Les objets de l’exposition cohabitent en intelligence, et avec légèreté. Le galeriste ne cache pas son plaisir à la visite de ce display hétéroclite au sein duquel il a apprécié « recréer des paysages ». Utilisant toutes les stations possibles en l’espace, elles incarnent tour à tour la toile d’une araignée, un satellite en orbite ou encore le mirage d’une chaise.
   
L’absence de couleur laisse imaginer entre les objets un univers astral, d’autant que ce sont en majorité des luminaires. Mais ce n’est pas tant dû à l’esthétique des pièces, qu’à la façon qu’elles ont de chercher, tels des corps étrangers à leur environnement, la modalité de leur être-au-monde.
Certes, le luminaire Orbital d’Olivier Sidet ressemble à un appareil spatial. Suspension réglable en hauteur et en angle, cet abat-jour aérodynamique est construit autour d’un bâton de lumière à manipuler en faisant coulisser une sangle : ce système permet d’obtenir avec la même lampe une lumière froide (le tube fluo nu) ou chaude (sous le revêtement PVC). La pièce Exolight de Laurent Massaloux participe du même imaginaire : l’abat-jour est pris dans une structure linéaire en acier qui donne l’impression qu’il flotte à l’intérieur de trajectoires, tel un noyau atomique.
Un effet d’apesanteur se dégage aussi de la Crochet Lamp dentelée de Marcel Wanders, et de la Spiderlight d’Ineke Hans, tissée d’un ruban chromé. La broderie et le tissage impliquent une certaine respiration, une autre forme de vie née de la temporalité du geste de leur fabrication.
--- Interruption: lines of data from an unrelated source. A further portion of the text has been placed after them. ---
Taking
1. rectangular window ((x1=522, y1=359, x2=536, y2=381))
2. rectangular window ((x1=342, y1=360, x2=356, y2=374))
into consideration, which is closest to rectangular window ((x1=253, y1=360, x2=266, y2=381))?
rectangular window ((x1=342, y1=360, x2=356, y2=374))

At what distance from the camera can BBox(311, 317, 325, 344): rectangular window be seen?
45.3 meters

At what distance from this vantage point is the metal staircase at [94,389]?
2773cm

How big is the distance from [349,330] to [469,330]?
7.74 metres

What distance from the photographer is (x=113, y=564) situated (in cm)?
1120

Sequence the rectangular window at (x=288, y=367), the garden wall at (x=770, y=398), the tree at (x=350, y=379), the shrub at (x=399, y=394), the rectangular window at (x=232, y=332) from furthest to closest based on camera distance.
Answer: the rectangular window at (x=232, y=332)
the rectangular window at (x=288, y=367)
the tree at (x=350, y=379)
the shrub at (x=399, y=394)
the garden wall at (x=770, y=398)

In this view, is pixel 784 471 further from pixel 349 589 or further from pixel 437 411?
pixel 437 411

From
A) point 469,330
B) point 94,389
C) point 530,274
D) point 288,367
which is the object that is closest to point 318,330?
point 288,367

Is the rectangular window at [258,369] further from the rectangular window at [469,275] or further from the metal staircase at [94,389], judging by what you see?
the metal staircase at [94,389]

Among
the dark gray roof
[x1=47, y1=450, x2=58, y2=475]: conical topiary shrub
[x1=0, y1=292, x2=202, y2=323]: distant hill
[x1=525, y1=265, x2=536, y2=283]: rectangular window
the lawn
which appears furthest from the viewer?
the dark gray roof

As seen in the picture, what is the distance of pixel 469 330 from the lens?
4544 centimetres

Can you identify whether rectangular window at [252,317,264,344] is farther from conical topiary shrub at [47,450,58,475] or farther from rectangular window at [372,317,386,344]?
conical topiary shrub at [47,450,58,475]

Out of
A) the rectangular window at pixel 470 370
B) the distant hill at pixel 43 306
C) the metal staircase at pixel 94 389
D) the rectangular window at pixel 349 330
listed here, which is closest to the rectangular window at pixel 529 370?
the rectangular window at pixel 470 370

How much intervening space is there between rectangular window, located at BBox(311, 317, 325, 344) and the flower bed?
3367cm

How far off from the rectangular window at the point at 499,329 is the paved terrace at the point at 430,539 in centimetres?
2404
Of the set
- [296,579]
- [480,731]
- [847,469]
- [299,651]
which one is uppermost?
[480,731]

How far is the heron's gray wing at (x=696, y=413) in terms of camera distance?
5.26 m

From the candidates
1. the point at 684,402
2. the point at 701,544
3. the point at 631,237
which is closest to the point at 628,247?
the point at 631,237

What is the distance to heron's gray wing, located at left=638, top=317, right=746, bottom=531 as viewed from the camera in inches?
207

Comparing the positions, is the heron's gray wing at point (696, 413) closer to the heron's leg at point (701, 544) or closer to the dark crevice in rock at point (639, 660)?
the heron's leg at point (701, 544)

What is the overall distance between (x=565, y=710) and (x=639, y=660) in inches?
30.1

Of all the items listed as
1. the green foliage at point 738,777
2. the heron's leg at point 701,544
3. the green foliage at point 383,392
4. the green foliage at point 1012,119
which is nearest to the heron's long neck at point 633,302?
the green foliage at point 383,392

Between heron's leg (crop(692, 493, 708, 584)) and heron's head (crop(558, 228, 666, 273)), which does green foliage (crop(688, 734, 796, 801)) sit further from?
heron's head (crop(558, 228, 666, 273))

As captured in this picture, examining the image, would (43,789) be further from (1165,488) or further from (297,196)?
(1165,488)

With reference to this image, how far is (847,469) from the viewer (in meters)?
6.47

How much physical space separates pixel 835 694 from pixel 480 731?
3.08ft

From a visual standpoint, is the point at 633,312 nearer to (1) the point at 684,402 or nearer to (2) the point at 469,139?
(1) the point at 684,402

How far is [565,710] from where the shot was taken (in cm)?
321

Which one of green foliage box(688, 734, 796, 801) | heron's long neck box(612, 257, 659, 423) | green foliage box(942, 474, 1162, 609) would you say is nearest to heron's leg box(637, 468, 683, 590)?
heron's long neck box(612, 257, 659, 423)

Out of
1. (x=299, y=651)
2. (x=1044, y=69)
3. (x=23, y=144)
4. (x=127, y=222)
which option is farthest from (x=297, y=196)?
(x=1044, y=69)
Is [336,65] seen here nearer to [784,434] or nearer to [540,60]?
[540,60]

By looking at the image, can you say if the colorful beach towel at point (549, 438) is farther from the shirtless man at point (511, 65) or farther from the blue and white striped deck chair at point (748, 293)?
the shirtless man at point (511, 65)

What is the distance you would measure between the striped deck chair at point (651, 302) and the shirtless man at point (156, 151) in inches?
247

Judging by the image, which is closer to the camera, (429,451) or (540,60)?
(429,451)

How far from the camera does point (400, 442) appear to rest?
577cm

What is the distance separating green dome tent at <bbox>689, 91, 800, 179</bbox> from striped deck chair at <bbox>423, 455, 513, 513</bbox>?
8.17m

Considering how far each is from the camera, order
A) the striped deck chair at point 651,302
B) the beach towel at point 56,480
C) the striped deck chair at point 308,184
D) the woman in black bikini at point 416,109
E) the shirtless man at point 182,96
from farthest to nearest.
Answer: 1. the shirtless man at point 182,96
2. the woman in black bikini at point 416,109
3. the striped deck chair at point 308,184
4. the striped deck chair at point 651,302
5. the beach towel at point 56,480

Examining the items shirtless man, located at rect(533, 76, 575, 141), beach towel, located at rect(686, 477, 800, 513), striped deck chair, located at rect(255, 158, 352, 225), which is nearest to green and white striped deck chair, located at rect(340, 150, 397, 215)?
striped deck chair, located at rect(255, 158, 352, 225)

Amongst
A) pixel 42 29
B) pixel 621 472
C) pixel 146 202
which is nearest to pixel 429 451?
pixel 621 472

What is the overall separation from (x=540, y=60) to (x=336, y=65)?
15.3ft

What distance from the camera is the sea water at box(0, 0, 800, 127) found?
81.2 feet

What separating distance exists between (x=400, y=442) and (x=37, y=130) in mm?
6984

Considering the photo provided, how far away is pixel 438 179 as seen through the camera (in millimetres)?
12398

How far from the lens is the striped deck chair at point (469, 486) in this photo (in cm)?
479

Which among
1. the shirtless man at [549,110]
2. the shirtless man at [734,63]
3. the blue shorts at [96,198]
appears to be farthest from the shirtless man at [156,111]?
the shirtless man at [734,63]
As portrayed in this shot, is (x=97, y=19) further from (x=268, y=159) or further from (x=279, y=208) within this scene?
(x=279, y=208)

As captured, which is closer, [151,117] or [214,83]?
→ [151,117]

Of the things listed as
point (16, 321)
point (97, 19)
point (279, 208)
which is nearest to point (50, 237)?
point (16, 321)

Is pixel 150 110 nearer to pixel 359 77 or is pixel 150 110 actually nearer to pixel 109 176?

Notons enfin leur autonomie fonctionnelle : le précieux ruban de la Spiderlight sert de réflecteur de lumière, et ce luminaire, ainsi qu’Exolight, sont d’une espèce adaptable à tout milieu grâce à leurs facettes géométriques, qu’ils soient posés, suspendus ou sur pied. Quant à la Pin Light de Chris Kabel, elle prend vie au hasard d’un contact : l’usager est invité à épingler, sur un coussin en mousse appliqué au mur, des aiguilles surmontées de LED qui viennent en toucher les contacteurs internes.
   
Cette exposition nous plonge dans une atmosphère animée par la présence discrète d’objets mutants, dont on ne distingue l’étrangeté qu’à la vue d’indices paradoxaux.
Certains trahissent leur nature singulière, comme le Tree of Light tubulaire et métallique d’Ineke Hans, dont les pieds sont réservés en bois non traité. Par inadvertance, ils laissent paraître les signes de leur altérité. La chaise noire de Maarten Baas emprunte les airs d’une assise tout à fait normale, mais on lui découvre une allure ondulée qui évoque un mirage domestique à la Van Gogh.
Enfin, la Visual Inner Structure de Gudrun Lilja, fauteuil traditionnel en bois et osier presque camouflé de laine dont la pelote reste posée sur le siège, dialogue avec la Mesh Chair de Chris Kabel, dont le treillage menace notre peau de son empreinte… La laine est grise, le grillage aussi : l’une évoque la chaleur du foyer (alors qu’elle est faite d’une assise austère et rustique), et l’autre la sévérité (bien que son volume soit modelé tout en rondeur).

Aussi le dénominateur commun de ces objets reste-t-il de désemparer l’usage, de compliquer l’appréhension. Malgré leur allure hiératique, les vases Blooby de Frédéric Ruyant permettent la fantaisie de se servir de anses pour les porter ou en laisser échapper des fleurs. Quant aux excroissances fonctionnelles des ovnis que sont les céramiques de Florence Doléac, elles provoquent une libération de l’usage par la surprise et l’étrangeté. Ces créations favorisent ainsi le contact, la recherche d’intelligence entre l’usager et l’objet, la construction de sens à l’échelle domestique.

— Vues de l’exposition No Color, Galerie Tools, 2008.